• _PROBLEMS AND TASKS_
1. Please explain, in one to three sentences, why the immudb thread says changing data on a compromised server is not enough to go unnoticed.
2. Pick up the immudb thread after its final comment and continue the discussion.

──────── SOURCE EXTRACT

About the safeness of immudb

zhiqiangxu commented 4 years ago

It seems anyone can use rawsafeset command to set what ever value to what ever key, so if the server is compromised and the hacker can change values easily.

This seems contradicting the claim that :

You can only add records, but never change or delete records.

Is there anything I missed?

vchaindz commented 4 years ago

Thanks for raising that concern! Even if you would "update" a key with a new value, the former value is not getting updated and a new record will be created. Of course you can further secure the immudb communication (mtls, auth) and every client can validate the immudb content.

Regarding rawsafeset: that method is only used to add a non structured value. We never override or delete the key or the value. The method is simply meant to differentiate between structured value and non-structured values when using the immuclient command (as it's not possible to skip the structured data generation without the rawsafeset method).

If someone would compromise the immudb server and start to change existing data the merkle tree consistency would break and every client can detect that. When an authorized malicious client would add a new value to an existing key, the existing history of the key would not be changed or removed. Therefore, our claim, you can only add records, but never change or delete records is true.

zhiqiangxu commented 4 years ago

Thanks for your reply!

I checked the implement in Store.Set and Store.SafeSet , didn't see such logic, immudb just used ordinary badger txn to txn.SetEntry and txn.CommitAt, which will just insert/update the key value pair.

Which one is the immudb's command to add a structured value?

vchaindz commented 4 years ago

absolutely and these questions are very important! The structured data is built client side and the data is marshalled and stored with traditional badger set. client

We decided to keep immudb server endpoint as simple as possible. The exposed server endpoints are simple and not a structured set. On client SDK we build structured data and at the moment the only relevant property is the unix timestamp, but we will add more in the near future like cryptographic signature aso.

&schema.StructuredKeyValue{
        Key: key,
        Value: &schema.Content{
            Timestamp: uint64(c.ts.GetTime().Unix()),
            Payload:   value,
        },
    }
}

Then we marshal the value: proto.Marshal(skv.Value)

The new value is sent to immudb that provides hash calculation and merkletree update. The client exposes a list of simplified methods.

Safe methods contain also the tamperproof consistency checks. The SDK stores the root of the merkletree on client side using built-in inclusion and consistency check. That way developers can simply use immudb like a key value store (similar to redis).

zhiqiangxu commented 4 years ago

Thanks, now I see how the client side built the structured data !

But if someone compromise the immudb server, he could build the structured data the same way, and call SafeSet to change the existing data(which will also update the merkle tree).

I don't see how this claim is guaranteed:

Even if you would "update" a key with a new value, the former value is not getting updated and a new record will be created.

vchaindz commented 4 years ago

you would need to compromise the immudb server and all clients as these store the merkle tree roots as well. Therefore, changing the server, will alert every single client. We're currently working on a diagram to explain that in a better way - I'll share that with you within the next days.

Thanks!

zhiqiangxu commented 4 years ago

That's great, thanks !

────────────────
──────── SUPPLIED RECORDS

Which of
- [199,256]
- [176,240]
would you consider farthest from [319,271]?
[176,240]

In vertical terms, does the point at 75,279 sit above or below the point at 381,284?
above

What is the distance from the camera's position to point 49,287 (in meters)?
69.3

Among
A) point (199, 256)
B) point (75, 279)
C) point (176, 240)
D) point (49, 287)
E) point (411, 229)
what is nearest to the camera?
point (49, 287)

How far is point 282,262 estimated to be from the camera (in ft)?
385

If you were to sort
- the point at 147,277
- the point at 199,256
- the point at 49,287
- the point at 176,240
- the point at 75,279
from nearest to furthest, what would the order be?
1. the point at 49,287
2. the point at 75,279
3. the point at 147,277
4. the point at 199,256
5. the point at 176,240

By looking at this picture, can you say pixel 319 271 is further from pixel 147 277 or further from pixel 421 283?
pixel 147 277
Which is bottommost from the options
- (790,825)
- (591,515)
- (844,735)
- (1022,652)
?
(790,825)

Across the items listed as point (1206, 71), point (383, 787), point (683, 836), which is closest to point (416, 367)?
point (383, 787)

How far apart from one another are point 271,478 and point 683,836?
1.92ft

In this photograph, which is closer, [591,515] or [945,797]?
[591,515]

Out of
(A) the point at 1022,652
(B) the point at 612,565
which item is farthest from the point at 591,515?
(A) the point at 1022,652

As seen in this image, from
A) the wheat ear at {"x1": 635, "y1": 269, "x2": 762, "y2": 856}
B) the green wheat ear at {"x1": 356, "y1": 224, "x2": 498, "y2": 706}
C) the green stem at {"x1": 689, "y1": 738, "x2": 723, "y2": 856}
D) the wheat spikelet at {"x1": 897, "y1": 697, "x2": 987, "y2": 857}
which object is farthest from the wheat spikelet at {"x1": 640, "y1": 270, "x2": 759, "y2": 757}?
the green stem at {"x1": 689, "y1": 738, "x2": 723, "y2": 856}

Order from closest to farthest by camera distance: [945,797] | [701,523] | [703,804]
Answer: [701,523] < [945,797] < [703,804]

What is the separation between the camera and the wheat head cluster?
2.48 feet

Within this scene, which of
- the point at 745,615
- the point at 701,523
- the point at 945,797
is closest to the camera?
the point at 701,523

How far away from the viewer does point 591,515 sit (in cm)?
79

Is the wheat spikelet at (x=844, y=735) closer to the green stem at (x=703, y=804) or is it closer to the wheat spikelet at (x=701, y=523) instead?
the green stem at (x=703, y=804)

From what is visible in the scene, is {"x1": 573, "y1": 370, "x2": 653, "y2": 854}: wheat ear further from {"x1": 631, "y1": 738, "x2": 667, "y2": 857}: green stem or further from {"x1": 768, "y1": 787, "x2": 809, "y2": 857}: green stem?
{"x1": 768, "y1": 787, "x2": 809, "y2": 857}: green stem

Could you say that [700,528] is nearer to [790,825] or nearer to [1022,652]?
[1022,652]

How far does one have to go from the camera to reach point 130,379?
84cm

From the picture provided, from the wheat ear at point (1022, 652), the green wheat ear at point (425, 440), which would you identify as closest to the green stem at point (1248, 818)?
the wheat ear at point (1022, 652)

────────────────

• _RESPONSE LIST_
1. The clients store the Merkle tree roots, so an attacker would have to compromise the immudb server and every client. If only the server's existing data were changed, Merkle tree consistency would break, and every client could detect it.

2.
vchaindz commented 4 years ago

As promised - here comes the diagram How it works

Thanks!

zhiqiangxu commented 4 years ago

Cool, nice diagram !

I guess the diagram tells that immudb is based on the fact that :

if two clients insert the same key, consistency proof will fail
if two clients insert different keys, consistency proof will pass
if the same client updates the same key, consistency proof will pass

but the reason isn't clear.

vchaindz commented 4 years ago

Our design doesn't allow overwriting any value's history at all because every value update is a new entry in the merkle tree. We don't solely trust the server component (data storage), it's the whole merkle tree consistency check that is done by the client (i. e. your application, when writing data).

Every client checks the whole merkle tree when writing to immudb based on his local root. Therefore if any tampering would happen on the server after the client wrote his data, the consistency would break and all safeGet and safeSet or verification methods will alert.

That also means that the client needs to regularly store the latest merkle tree root to capture all write activities by other clients (and the root change triggered by that).

Some details In immudb every set method produces:

a new entry in BadgerDB. Each key is suffixed with the commit timestamp, to provide multiversion concurrency control. Thus, BadgerDB won't overwrite any data.
a new leaf insertion in merkle tree. Leaf is calulated with the digest -> https://github.com/codenotary/immudb/blob/master/pkg/api/digest.go#L27 of key value inserted in BadgerDB

The insertion protocol After saving a new element the server returns to the client a proof that is used to verify the correct inclusion of the new element. Basically the server sends the client all nodes to simulate a local root generation. The client will use the local value to calculate the starting node hash and then add the nodes provided by the server.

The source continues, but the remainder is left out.